> [Task item]
In the sarcoidosis passage, in which organs do granulomas most often form?

> [Provided text]
Sarcoidosis is a systemic inflammatory disease with significant morbidity and increased mortality and affects patients of all ages and races [1]. This condition is characterized by the formation of granulomas in different organs, most often in the lungs leading to the development of lung fibrosis [2]. The etiology of sarcoidosis remains unclear, however, genetic susceptibility, infection such as Propionibacterium acnes (PA), aberrant immune response, and environmental factors are believed to contribute to the pathogenesis of sarcoidosis [3], [4], [5], [6].

Glucocorticoids, including dexamethasone, are commonly prescribed drugs against inflammatory and immune disorders, including sarcoidosis [7]. Accumulating evidence has revealed that dexamethasone is effective in regulating inflammation and immune responses in sarcoidosis and improves the life quality of sarcoidosis patients [8], [9]. The intravitreal dexamethasone implant is reported as a safe and effective method that improves the visual acuity and reduces intraocular inflammation in the treatment of ocular sarcoidosis [10]. Dexamethasone is also recommended for the treatment of neurosarcoidosis in China [11]. Additionally, dexamethasone is commonly used to treat immune-related diseases [12]. For example, dexamethasone suppresses the Th17/Th1 cells polarization in primary immune thrombocytopenia patients [13]. Dexamethasone as an immunosuppressive glucocorticoid can induce the generation of tolerogenic dendritic cells, which modulates CD4+ T cell response in the immunotherapy for rheumatoid arthritis [14]. However, the underlying mechanism of dexamethasone in the treatment of pulmonary sarcoidosis remains not fully explored, and it is still imperative to explore therapeutic targets for pulmonary sarcoidosis treatment.

> [Data]
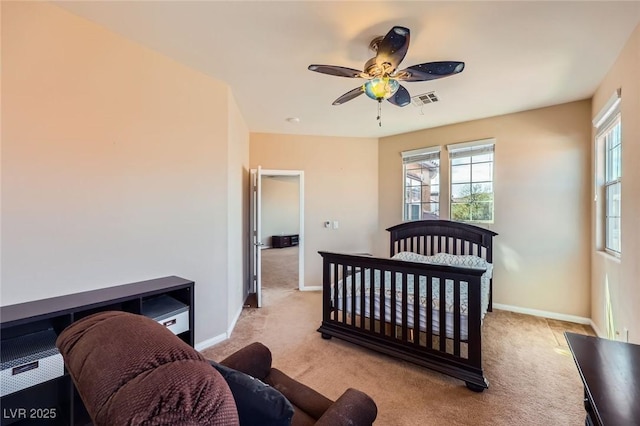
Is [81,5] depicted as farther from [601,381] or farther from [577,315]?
[577,315]

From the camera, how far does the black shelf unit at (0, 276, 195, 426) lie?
5.17 feet

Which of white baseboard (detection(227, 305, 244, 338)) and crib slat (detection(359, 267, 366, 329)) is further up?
crib slat (detection(359, 267, 366, 329))

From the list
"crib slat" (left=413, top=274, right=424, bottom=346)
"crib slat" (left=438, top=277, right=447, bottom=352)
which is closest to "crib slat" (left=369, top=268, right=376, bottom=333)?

> [Result of this exercise]
The lungs.